AJHGWhat advice do you have for trainees/young scientists?

Vijay: Probably the most useful advice I can offer is that any trainee should pursue problems and work in environment where they can most enjoy their work. I have been incredibly fortunate to work in environments, both as a trainee and faculty member, where I have been given the freedom to pursue problems I am passionate about.

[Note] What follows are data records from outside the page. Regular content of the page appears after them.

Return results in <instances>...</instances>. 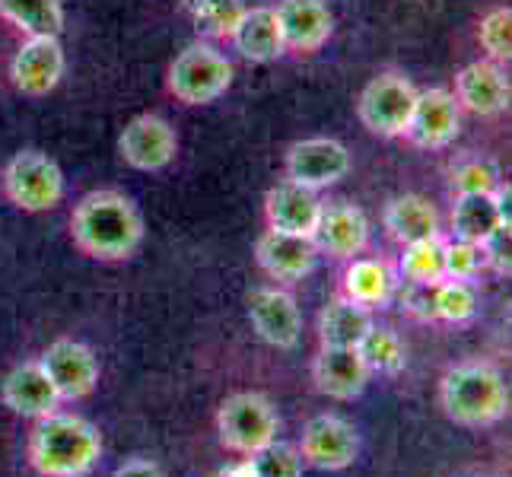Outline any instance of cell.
Wrapping results in <instances>:
<instances>
[{
	"instance_id": "obj_1",
	"label": "cell",
	"mask_w": 512,
	"mask_h": 477,
	"mask_svg": "<svg viewBox=\"0 0 512 477\" xmlns=\"http://www.w3.org/2000/svg\"><path fill=\"white\" fill-rule=\"evenodd\" d=\"M70 239L86 258L118 264L137 255L144 242V217L128 194L112 188L90 191L70 214Z\"/></svg>"
},
{
	"instance_id": "obj_2",
	"label": "cell",
	"mask_w": 512,
	"mask_h": 477,
	"mask_svg": "<svg viewBox=\"0 0 512 477\" xmlns=\"http://www.w3.org/2000/svg\"><path fill=\"white\" fill-rule=\"evenodd\" d=\"M102 433L74 411H51L29 430L26 458L39 477H90L102 462Z\"/></svg>"
},
{
	"instance_id": "obj_3",
	"label": "cell",
	"mask_w": 512,
	"mask_h": 477,
	"mask_svg": "<svg viewBox=\"0 0 512 477\" xmlns=\"http://www.w3.org/2000/svg\"><path fill=\"white\" fill-rule=\"evenodd\" d=\"M439 408L465 430H487L509 414V382L500 366L487 360H465L439 379Z\"/></svg>"
},
{
	"instance_id": "obj_4",
	"label": "cell",
	"mask_w": 512,
	"mask_h": 477,
	"mask_svg": "<svg viewBox=\"0 0 512 477\" xmlns=\"http://www.w3.org/2000/svg\"><path fill=\"white\" fill-rule=\"evenodd\" d=\"M280 433V417L268 395L261 392H233L217 408V436L220 446L233 455L255 458L268 449Z\"/></svg>"
},
{
	"instance_id": "obj_5",
	"label": "cell",
	"mask_w": 512,
	"mask_h": 477,
	"mask_svg": "<svg viewBox=\"0 0 512 477\" xmlns=\"http://www.w3.org/2000/svg\"><path fill=\"white\" fill-rule=\"evenodd\" d=\"M233 83V64L207 42L188 45L169 67V93L185 105H207Z\"/></svg>"
},
{
	"instance_id": "obj_6",
	"label": "cell",
	"mask_w": 512,
	"mask_h": 477,
	"mask_svg": "<svg viewBox=\"0 0 512 477\" xmlns=\"http://www.w3.org/2000/svg\"><path fill=\"white\" fill-rule=\"evenodd\" d=\"M4 191L10 204L26 214L58 207L64 198V175L58 163L42 150H20L4 169Z\"/></svg>"
},
{
	"instance_id": "obj_7",
	"label": "cell",
	"mask_w": 512,
	"mask_h": 477,
	"mask_svg": "<svg viewBox=\"0 0 512 477\" xmlns=\"http://www.w3.org/2000/svg\"><path fill=\"white\" fill-rule=\"evenodd\" d=\"M414 102H417V90L408 77L379 74L363 86L357 115L366 131H373L379 137H401L411 121Z\"/></svg>"
},
{
	"instance_id": "obj_8",
	"label": "cell",
	"mask_w": 512,
	"mask_h": 477,
	"mask_svg": "<svg viewBox=\"0 0 512 477\" xmlns=\"http://www.w3.org/2000/svg\"><path fill=\"white\" fill-rule=\"evenodd\" d=\"M303 465L315 471H347L360 458V433L338 414H315L306 420L296 443Z\"/></svg>"
},
{
	"instance_id": "obj_9",
	"label": "cell",
	"mask_w": 512,
	"mask_h": 477,
	"mask_svg": "<svg viewBox=\"0 0 512 477\" xmlns=\"http://www.w3.org/2000/svg\"><path fill=\"white\" fill-rule=\"evenodd\" d=\"M42 369L48 373L51 385L58 388L61 401H83L96 392L102 366L99 357L90 344L74 341V338H58L51 341L42 357H39Z\"/></svg>"
},
{
	"instance_id": "obj_10",
	"label": "cell",
	"mask_w": 512,
	"mask_h": 477,
	"mask_svg": "<svg viewBox=\"0 0 512 477\" xmlns=\"http://www.w3.org/2000/svg\"><path fill=\"white\" fill-rule=\"evenodd\" d=\"M255 334L277 350H293L303 338V312L296 299L280 287H255L245 299Z\"/></svg>"
},
{
	"instance_id": "obj_11",
	"label": "cell",
	"mask_w": 512,
	"mask_h": 477,
	"mask_svg": "<svg viewBox=\"0 0 512 477\" xmlns=\"http://www.w3.org/2000/svg\"><path fill=\"white\" fill-rule=\"evenodd\" d=\"M175 153H179V137H175V128L160 115L131 118L118 137V156L140 172L166 169Z\"/></svg>"
},
{
	"instance_id": "obj_12",
	"label": "cell",
	"mask_w": 512,
	"mask_h": 477,
	"mask_svg": "<svg viewBox=\"0 0 512 477\" xmlns=\"http://www.w3.org/2000/svg\"><path fill=\"white\" fill-rule=\"evenodd\" d=\"M462 131V105L449 90H423L417 93L414 112L404 137L420 150H443Z\"/></svg>"
},
{
	"instance_id": "obj_13",
	"label": "cell",
	"mask_w": 512,
	"mask_h": 477,
	"mask_svg": "<svg viewBox=\"0 0 512 477\" xmlns=\"http://www.w3.org/2000/svg\"><path fill=\"white\" fill-rule=\"evenodd\" d=\"M350 172V153L344 144L331 137L299 140L287 153V182H296L309 191H322L341 182Z\"/></svg>"
},
{
	"instance_id": "obj_14",
	"label": "cell",
	"mask_w": 512,
	"mask_h": 477,
	"mask_svg": "<svg viewBox=\"0 0 512 477\" xmlns=\"http://www.w3.org/2000/svg\"><path fill=\"white\" fill-rule=\"evenodd\" d=\"M13 86L23 96H48L64 77V48L58 35H29L10 61Z\"/></svg>"
},
{
	"instance_id": "obj_15",
	"label": "cell",
	"mask_w": 512,
	"mask_h": 477,
	"mask_svg": "<svg viewBox=\"0 0 512 477\" xmlns=\"http://www.w3.org/2000/svg\"><path fill=\"white\" fill-rule=\"evenodd\" d=\"M312 242H315V249H319V255L353 261V258H360L369 245V220L357 204H347V201L322 204Z\"/></svg>"
},
{
	"instance_id": "obj_16",
	"label": "cell",
	"mask_w": 512,
	"mask_h": 477,
	"mask_svg": "<svg viewBox=\"0 0 512 477\" xmlns=\"http://www.w3.org/2000/svg\"><path fill=\"white\" fill-rule=\"evenodd\" d=\"M0 401H4V408L10 414L26 417V420H39L64 404L39 360L16 363L10 369L4 382H0Z\"/></svg>"
},
{
	"instance_id": "obj_17",
	"label": "cell",
	"mask_w": 512,
	"mask_h": 477,
	"mask_svg": "<svg viewBox=\"0 0 512 477\" xmlns=\"http://www.w3.org/2000/svg\"><path fill=\"white\" fill-rule=\"evenodd\" d=\"M255 261L271 280L296 284V280H303L315 271L319 249H315V242L306 236H290V233H280V229H264L261 239L255 242Z\"/></svg>"
},
{
	"instance_id": "obj_18",
	"label": "cell",
	"mask_w": 512,
	"mask_h": 477,
	"mask_svg": "<svg viewBox=\"0 0 512 477\" xmlns=\"http://www.w3.org/2000/svg\"><path fill=\"white\" fill-rule=\"evenodd\" d=\"M373 373L366 369L357 347H319L312 360V382L331 401H353L366 392Z\"/></svg>"
},
{
	"instance_id": "obj_19",
	"label": "cell",
	"mask_w": 512,
	"mask_h": 477,
	"mask_svg": "<svg viewBox=\"0 0 512 477\" xmlns=\"http://www.w3.org/2000/svg\"><path fill=\"white\" fill-rule=\"evenodd\" d=\"M287 51L315 55L334 32V16L325 0H280L274 7Z\"/></svg>"
},
{
	"instance_id": "obj_20",
	"label": "cell",
	"mask_w": 512,
	"mask_h": 477,
	"mask_svg": "<svg viewBox=\"0 0 512 477\" xmlns=\"http://www.w3.org/2000/svg\"><path fill=\"white\" fill-rule=\"evenodd\" d=\"M455 99L474 115H500L509 105V77L497 61H474L455 74Z\"/></svg>"
},
{
	"instance_id": "obj_21",
	"label": "cell",
	"mask_w": 512,
	"mask_h": 477,
	"mask_svg": "<svg viewBox=\"0 0 512 477\" xmlns=\"http://www.w3.org/2000/svg\"><path fill=\"white\" fill-rule=\"evenodd\" d=\"M500 223H509V185L497 191L458 194L452 207V233L465 242H484Z\"/></svg>"
},
{
	"instance_id": "obj_22",
	"label": "cell",
	"mask_w": 512,
	"mask_h": 477,
	"mask_svg": "<svg viewBox=\"0 0 512 477\" xmlns=\"http://www.w3.org/2000/svg\"><path fill=\"white\" fill-rule=\"evenodd\" d=\"M319 214H322V201L315 198V191L296 182H280L268 191V198H264L268 229H280V233H290V236L312 239Z\"/></svg>"
},
{
	"instance_id": "obj_23",
	"label": "cell",
	"mask_w": 512,
	"mask_h": 477,
	"mask_svg": "<svg viewBox=\"0 0 512 477\" xmlns=\"http://www.w3.org/2000/svg\"><path fill=\"white\" fill-rule=\"evenodd\" d=\"M229 39H233V48L239 55L252 64H271L287 51L274 7H245L233 32H229Z\"/></svg>"
},
{
	"instance_id": "obj_24",
	"label": "cell",
	"mask_w": 512,
	"mask_h": 477,
	"mask_svg": "<svg viewBox=\"0 0 512 477\" xmlns=\"http://www.w3.org/2000/svg\"><path fill=\"white\" fill-rule=\"evenodd\" d=\"M385 229H388V236L398 239L401 245L436 239L439 214L427 198H420V194H401V198H395L385 207Z\"/></svg>"
},
{
	"instance_id": "obj_25",
	"label": "cell",
	"mask_w": 512,
	"mask_h": 477,
	"mask_svg": "<svg viewBox=\"0 0 512 477\" xmlns=\"http://www.w3.org/2000/svg\"><path fill=\"white\" fill-rule=\"evenodd\" d=\"M373 325V309L338 296L319 312V341L325 347H357Z\"/></svg>"
},
{
	"instance_id": "obj_26",
	"label": "cell",
	"mask_w": 512,
	"mask_h": 477,
	"mask_svg": "<svg viewBox=\"0 0 512 477\" xmlns=\"http://www.w3.org/2000/svg\"><path fill=\"white\" fill-rule=\"evenodd\" d=\"M395 293V277L382 261L373 258H353L341 277V296L353 299L366 309L385 306Z\"/></svg>"
},
{
	"instance_id": "obj_27",
	"label": "cell",
	"mask_w": 512,
	"mask_h": 477,
	"mask_svg": "<svg viewBox=\"0 0 512 477\" xmlns=\"http://www.w3.org/2000/svg\"><path fill=\"white\" fill-rule=\"evenodd\" d=\"M0 16L26 35H61L64 29L61 0H0Z\"/></svg>"
},
{
	"instance_id": "obj_28",
	"label": "cell",
	"mask_w": 512,
	"mask_h": 477,
	"mask_svg": "<svg viewBox=\"0 0 512 477\" xmlns=\"http://www.w3.org/2000/svg\"><path fill=\"white\" fill-rule=\"evenodd\" d=\"M443 252H446V239L436 236V239H423V242H411L404 245V252L398 258V271L401 277L408 280V284H439V280H446V261H443Z\"/></svg>"
},
{
	"instance_id": "obj_29",
	"label": "cell",
	"mask_w": 512,
	"mask_h": 477,
	"mask_svg": "<svg viewBox=\"0 0 512 477\" xmlns=\"http://www.w3.org/2000/svg\"><path fill=\"white\" fill-rule=\"evenodd\" d=\"M360 350V357L366 363L369 373H379V376H398L404 363H408V350H404V341L398 338V331L392 328H379L373 325L366 334H363V341L357 344Z\"/></svg>"
},
{
	"instance_id": "obj_30",
	"label": "cell",
	"mask_w": 512,
	"mask_h": 477,
	"mask_svg": "<svg viewBox=\"0 0 512 477\" xmlns=\"http://www.w3.org/2000/svg\"><path fill=\"white\" fill-rule=\"evenodd\" d=\"M478 312V293L465 280H439L433 287V318L446 325H465Z\"/></svg>"
},
{
	"instance_id": "obj_31",
	"label": "cell",
	"mask_w": 512,
	"mask_h": 477,
	"mask_svg": "<svg viewBox=\"0 0 512 477\" xmlns=\"http://www.w3.org/2000/svg\"><path fill=\"white\" fill-rule=\"evenodd\" d=\"M182 10L207 35H229L245 10V0H182Z\"/></svg>"
},
{
	"instance_id": "obj_32",
	"label": "cell",
	"mask_w": 512,
	"mask_h": 477,
	"mask_svg": "<svg viewBox=\"0 0 512 477\" xmlns=\"http://www.w3.org/2000/svg\"><path fill=\"white\" fill-rule=\"evenodd\" d=\"M446 280H465L471 284L487 268V255H484V245L481 242H465V239H452L446 242Z\"/></svg>"
},
{
	"instance_id": "obj_33",
	"label": "cell",
	"mask_w": 512,
	"mask_h": 477,
	"mask_svg": "<svg viewBox=\"0 0 512 477\" xmlns=\"http://www.w3.org/2000/svg\"><path fill=\"white\" fill-rule=\"evenodd\" d=\"M481 45L487 51V61L506 64L512 55V10L497 7L481 20Z\"/></svg>"
},
{
	"instance_id": "obj_34",
	"label": "cell",
	"mask_w": 512,
	"mask_h": 477,
	"mask_svg": "<svg viewBox=\"0 0 512 477\" xmlns=\"http://www.w3.org/2000/svg\"><path fill=\"white\" fill-rule=\"evenodd\" d=\"M255 468H258V477H303L306 471L299 449L290 443H277V439L268 449H261L255 455Z\"/></svg>"
},
{
	"instance_id": "obj_35",
	"label": "cell",
	"mask_w": 512,
	"mask_h": 477,
	"mask_svg": "<svg viewBox=\"0 0 512 477\" xmlns=\"http://www.w3.org/2000/svg\"><path fill=\"white\" fill-rule=\"evenodd\" d=\"M455 191L458 194H474V191H497L500 188V172L490 159H468L455 169Z\"/></svg>"
},
{
	"instance_id": "obj_36",
	"label": "cell",
	"mask_w": 512,
	"mask_h": 477,
	"mask_svg": "<svg viewBox=\"0 0 512 477\" xmlns=\"http://www.w3.org/2000/svg\"><path fill=\"white\" fill-rule=\"evenodd\" d=\"M509 223H500L493 233L481 242L484 255H487V268H493L497 274H509Z\"/></svg>"
},
{
	"instance_id": "obj_37",
	"label": "cell",
	"mask_w": 512,
	"mask_h": 477,
	"mask_svg": "<svg viewBox=\"0 0 512 477\" xmlns=\"http://www.w3.org/2000/svg\"><path fill=\"white\" fill-rule=\"evenodd\" d=\"M112 477H166V471L150 462V458H128L125 465H118Z\"/></svg>"
},
{
	"instance_id": "obj_38",
	"label": "cell",
	"mask_w": 512,
	"mask_h": 477,
	"mask_svg": "<svg viewBox=\"0 0 512 477\" xmlns=\"http://www.w3.org/2000/svg\"><path fill=\"white\" fill-rule=\"evenodd\" d=\"M223 477H258V468H255V458H242L233 468H226Z\"/></svg>"
}]
</instances>
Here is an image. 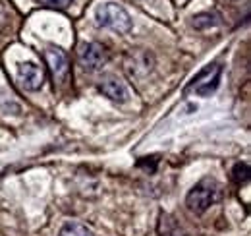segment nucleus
Segmentation results:
<instances>
[{"mask_svg":"<svg viewBox=\"0 0 251 236\" xmlns=\"http://www.w3.org/2000/svg\"><path fill=\"white\" fill-rule=\"evenodd\" d=\"M219 200V184L213 178H203L199 180L191 190H189L186 204H188L189 211L201 215L205 213L209 207L213 206Z\"/></svg>","mask_w":251,"mask_h":236,"instance_id":"f257e3e1","label":"nucleus"},{"mask_svg":"<svg viewBox=\"0 0 251 236\" xmlns=\"http://www.w3.org/2000/svg\"><path fill=\"white\" fill-rule=\"evenodd\" d=\"M95 18L100 28H108V30L118 31V33H127L131 30L129 14L126 12V8H122L120 4H114V2H106V4L99 6Z\"/></svg>","mask_w":251,"mask_h":236,"instance_id":"f03ea898","label":"nucleus"},{"mask_svg":"<svg viewBox=\"0 0 251 236\" xmlns=\"http://www.w3.org/2000/svg\"><path fill=\"white\" fill-rule=\"evenodd\" d=\"M220 76H222V66L220 64H209L205 66L188 86V91H193L199 97H209L219 89Z\"/></svg>","mask_w":251,"mask_h":236,"instance_id":"7ed1b4c3","label":"nucleus"},{"mask_svg":"<svg viewBox=\"0 0 251 236\" xmlns=\"http://www.w3.org/2000/svg\"><path fill=\"white\" fill-rule=\"evenodd\" d=\"M77 59H79V64L85 70L97 72V70H100L108 62V51L100 43H83L79 47Z\"/></svg>","mask_w":251,"mask_h":236,"instance_id":"20e7f679","label":"nucleus"},{"mask_svg":"<svg viewBox=\"0 0 251 236\" xmlns=\"http://www.w3.org/2000/svg\"><path fill=\"white\" fill-rule=\"evenodd\" d=\"M18 82L27 91H39L45 86V72L35 62H22L18 66Z\"/></svg>","mask_w":251,"mask_h":236,"instance_id":"39448f33","label":"nucleus"},{"mask_svg":"<svg viewBox=\"0 0 251 236\" xmlns=\"http://www.w3.org/2000/svg\"><path fill=\"white\" fill-rule=\"evenodd\" d=\"M45 60H47V66L52 74V80L54 82H64V78L68 76V70H70V62H68V57H66L62 49L49 47L45 51Z\"/></svg>","mask_w":251,"mask_h":236,"instance_id":"423d86ee","label":"nucleus"},{"mask_svg":"<svg viewBox=\"0 0 251 236\" xmlns=\"http://www.w3.org/2000/svg\"><path fill=\"white\" fill-rule=\"evenodd\" d=\"M99 91L104 95V97H108L110 101H114V103H124L127 101V89L126 86L120 82V80H116V78H104L100 84H99Z\"/></svg>","mask_w":251,"mask_h":236,"instance_id":"0eeeda50","label":"nucleus"},{"mask_svg":"<svg viewBox=\"0 0 251 236\" xmlns=\"http://www.w3.org/2000/svg\"><path fill=\"white\" fill-rule=\"evenodd\" d=\"M220 24V16L215 12H203V14H197L193 16V28L195 30H209V28H215Z\"/></svg>","mask_w":251,"mask_h":236,"instance_id":"6e6552de","label":"nucleus"},{"mask_svg":"<svg viewBox=\"0 0 251 236\" xmlns=\"http://www.w3.org/2000/svg\"><path fill=\"white\" fill-rule=\"evenodd\" d=\"M60 236H93V233L81 223H68L62 227Z\"/></svg>","mask_w":251,"mask_h":236,"instance_id":"1a4fd4ad","label":"nucleus"},{"mask_svg":"<svg viewBox=\"0 0 251 236\" xmlns=\"http://www.w3.org/2000/svg\"><path fill=\"white\" fill-rule=\"evenodd\" d=\"M232 178L236 184H246L250 180V165L248 163H238L232 171Z\"/></svg>","mask_w":251,"mask_h":236,"instance_id":"9d476101","label":"nucleus"},{"mask_svg":"<svg viewBox=\"0 0 251 236\" xmlns=\"http://www.w3.org/2000/svg\"><path fill=\"white\" fill-rule=\"evenodd\" d=\"M41 4H45V6H50V8H58V10H64V8H68L74 0H39Z\"/></svg>","mask_w":251,"mask_h":236,"instance_id":"9b49d317","label":"nucleus"}]
</instances>
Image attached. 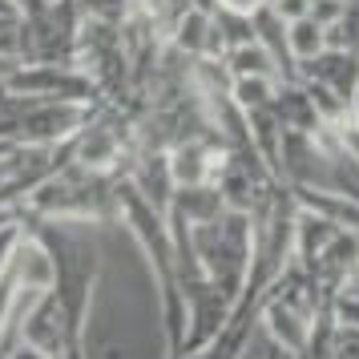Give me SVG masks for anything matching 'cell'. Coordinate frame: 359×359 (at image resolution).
Returning a JSON list of instances; mask_svg holds the SVG:
<instances>
[{
	"instance_id": "obj_3",
	"label": "cell",
	"mask_w": 359,
	"mask_h": 359,
	"mask_svg": "<svg viewBox=\"0 0 359 359\" xmlns=\"http://www.w3.org/2000/svg\"><path fill=\"white\" fill-rule=\"evenodd\" d=\"M266 8H271V13H278L283 20L311 17V0H266Z\"/></svg>"
},
{
	"instance_id": "obj_1",
	"label": "cell",
	"mask_w": 359,
	"mask_h": 359,
	"mask_svg": "<svg viewBox=\"0 0 359 359\" xmlns=\"http://www.w3.org/2000/svg\"><path fill=\"white\" fill-rule=\"evenodd\" d=\"M287 49H291L294 65H307L327 49V25H319L315 17L287 20Z\"/></svg>"
},
{
	"instance_id": "obj_2",
	"label": "cell",
	"mask_w": 359,
	"mask_h": 359,
	"mask_svg": "<svg viewBox=\"0 0 359 359\" xmlns=\"http://www.w3.org/2000/svg\"><path fill=\"white\" fill-rule=\"evenodd\" d=\"M278 77H262V73H246V77H234L230 81V97L238 101L243 109H266L275 105L278 97Z\"/></svg>"
}]
</instances>
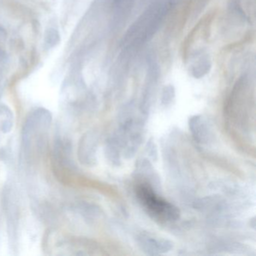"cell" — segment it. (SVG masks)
Segmentation results:
<instances>
[{
    "label": "cell",
    "mask_w": 256,
    "mask_h": 256,
    "mask_svg": "<svg viewBox=\"0 0 256 256\" xmlns=\"http://www.w3.org/2000/svg\"><path fill=\"white\" fill-rule=\"evenodd\" d=\"M174 4V0H161L150 6L127 31L124 38V46H140L149 42Z\"/></svg>",
    "instance_id": "obj_1"
},
{
    "label": "cell",
    "mask_w": 256,
    "mask_h": 256,
    "mask_svg": "<svg viewBox=\"0 0 256 256\" xmlns=\"http://www.w3.org/2000/svg\"><path fill=\"white\" fill-rule=\"evenodd\" d=\"M136 196L146 212L154 220L175 222L180 218L179 208L162 198L149 184L140 182L136 188Z\"/></svg>",
    "instance_id": "obj_2"
},
{
    "label": "cell",
    "mask_w": 256,
    "mask_h": 256,
    "mask_svg": "<svg viewBox=\"0 0 256 256\" xmlns=\"http://www.w3.org/2000/svg\"><path fill=\"white\" fill-rule=\"evenodd\" d=\"M138 246L148 256H160L168 252L173 248L172 241L142 234L137 238Z\"/></svg>",
    "instance_id": "obj_3"
},
{
    "label": "cell",
    "mask_w": 256,
    "mask_h": 256,
    "mask_svg": "<svg viewBox=\"0 0 256 256\" xmlns=\"http://www.w3.org/2000/svg\"><path fill=\"white\" fill-rule=\"evenodd\" d=\"M160 76L158 66L155 62L152 60L149 61V67H148V82L144 91L143 96L140 102V110L144 116H146L149 112L150 108L152 102V94H154V88Z\"/></svg>",
    "instance_id": "obj_4"
},
{
    "label": "cell",
    "mask_w": 256,
    "mask_h": 256,
    "mask_svg": "<svg viewBox=\"0 0 256 256\" xmlns=\"http://www.w3.org/2000/svg\"><path fill=\"white\" fill-rule=\"evenodd\" d=\"M136 166L134 174H136V178L142 180V182H140L149 184L154 190L157 192L160 191L161 185L160 178L150 160L142 158L138 162Z\"/></svg>",
    "instance_id": "obj_5"
},
{
    "label": "cell",
    "mask_w": 256,
    "mask_h": 256,
    "mask_svg": "<svg viewBox=\"0 0 256 256\" xmlns=\"http://www.w3.org/2000/svg\"><path fill=\"white\" fill-rule=\"evenodd\" d=\"M188 128L194 140L198 143H206L210 131L206 120L202 115H193L188 119Z\"/></svg>",
    "instance_id": "obj_6"
},
{
    "label": "cell",
    "mask_w": 256,
    "mask_h": 256,
    "mask_svg": "<svg viewBox=\"0 0 256 256\" xmlns=\"http://www.w3.org/2000/svg\"><path fill=\"white\" fill-rule=\"evenodd\" d=\"M212 68V61L209 54L199 52L194 56L192 65L190 67V73L193 78L200 79L209 73Z\"/></svg>",
    "instance_id": "obj_7"
},
{
    "label": "cell",
    "mask_w": 256,
    "mask_h": 256,
    "mask_svg": "<svg viewBox=\"0 0 256 256\" xmlns=\"http://www.w3.org/2000/svg\"><path fill=\"white\" fill-rule=\"evenodd\" d=\"M98 140L94 133H88L84 138L80 146V155L88 164H94L96 161V150Z\"/></svg>",
    "instance_id": "obj_8"
},
{
    "label": "cell",
    "mask_w": 256,
    "mask_h": 256,
    "mask_svg": "<svg viewBox=\"0 0 256 256\" xmlns=\"http://www.w3.org/2000/svg\"><path fill=\"white\" fill-rule=\"evenodd\" d=\"M122 148L114 136L108 139L106 142V156L110 164L114 166L121 164L122 157Z\"/></svg>",
    "instance_id": "obj_9"
},
{
    "label": "cell",
    "mask_w": 256,
    "mask_h": 256,
    "mask_svg": "<svg viewBox=\"0 0 256 256\" xmlns=\"http://www.w3.org/2000/svg\"><path fill=\"white\" fill-rule=\"evenodd\" d=\"M60 35L59 31L55 28H49L44 34V42L48 47L52 48L56 47L60 42Z\"/></svg>",
    "instance_id": "obj_10"
},
{
    "label": "cell",
    "mask_w": 256,
    "mask_h": 256,
    "mask_svg": "<svg viewBox=\"0 0 256 256\" xmlns=\"http://www.w3.org/2000/svg\"><path fill=\"white\" fill-rule=\"evenodd\" d=\"M176 92L173 85L168 84L164 86L162 92L161 102L163 106H168L172 104L174 100Z\"/></svg>",
    "instance_id": "obj_11"
},
{
    "label": "cell",
    "mask_w": 256,
    "mask_h": 256,
    "mask_svg": "<svg viewBox=\"0 0 256 256\" xmlns=\"http://www.w3.org/2000/svg\"><path fill=\"white\" fill-rule=\"evenodd\" d=\"M146 151L150 158L152 160H156L158 157V151H157L156 146L154 140L152 138L150 139L146 144Z\"/></svg>",
    "instance_id": "obj_12"
},
{
    "label": "cell",
    "mask_w": 256,
    "mask_h": 256,
    "mask_svg": "<svg viewBox=\"0 0 256 256\" xmlns=\"http://www.w3.org/2000/svg\"><path fill=\"white\" fill-rule=\"evenodd\" d=\"M4 40V38H2V36H0V40Z\"/></svg>",
    "instance_id": "obj_13"
}]
</instances>
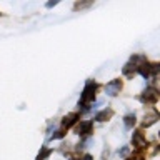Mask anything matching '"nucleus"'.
I'll list each match as a JSON object with an SVG mask.
<instances>
[{
    "label": "nucleus",
    "mask_w": 160,
    "mask_h": 160,
    "mask_svg": "<svg viewBox=\"0 0 160 160\" xmlns=\"http://www.w3.org/2000/svg\"><path fill=\"white\" fill-rule=\"evenodd\" d=\"M95 90H97V85H95L92 80L87 82V85H85V88H83V93H82V98H80V102H78V107H85V103L92 102L95 98Z\"/></svg>",
    "instance_id": "1"
},
{
    "label": "nucleus",
    "mask_w": 160,
    "mask_h": 160,
    "mask_svg": "<svg viewBox=\"0 0 160 160\" xmlns=\"http://www.w3.org/2000/svg\"><path fill=\"white\" fill-rule=\"evenodd\" d=\"M158 100V93L155 88H147L142 95V102H147V103H155Z\"/></svg>",
    "instance_id": "2"
},
{
    "label": "nucleus",
    "mask_w": 160,
    "mask_h": 160,
    "mask_svg": "<svg viewBox=\"0 0 160 160\" xmlns=\"http://www.w3.org/2000/svg\"><path fill=\"white\" fill-rule=\"evenodd\" d=\"M120 88H122V82L120 80H112V82L107 83V87H105V92H107L108 95H117L120 92Z\"/></svg>",
    "instance_id": "3"
},
{
    "label": "nucleus",
    "mask_w": 160,
    "mask_h": 160,
    "mask_svg": "<svg viewBox=\"0 0 160 160\" xmlns=\"http://www.w3.org/2000/svg\"><path fill=\"white\" fill-rule=\"evenodd\" d=\"M138 72L142 77H150L152 73H157V65H148V63H143L142 67H138Z\"/></svg>",
    "instance_id": "4"
},
{
    "label": "nucleus",
    "mask_w": 160,
    "mask_h": 160,
    "mask_svg": "<svg viewBox=\"0 0 160 160\" xmlns=\"http://www.w3.org/2000/svg\"><path fill=\"white\" fill-rule=\"evenodd\" d=\"M132 142H133V145L137 148H142V147H145V138H143V133L142 132H135L133 133V137H132Z\"/></svg>",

As a result, I have also tried to create an environment in the lab that can enable trainees to do the same, which I believe is very important.

AJHG: And for fun, tell us something about your life outside of the lab.

Vijay: One of the things I enjoy outside of lab is exploring the fantastic restaurants in Boston and listening to jazz music (particularly when it is live).

Vijay Sankaran, MD, PhD, Assistant Professor of Pediatrics at Harvard Medical School and an Attending Physician in Hematology/Oncology at Boston Children’s Hospital and the Dana-Farber Cancer Institute. He has been an ASHG member since 2016.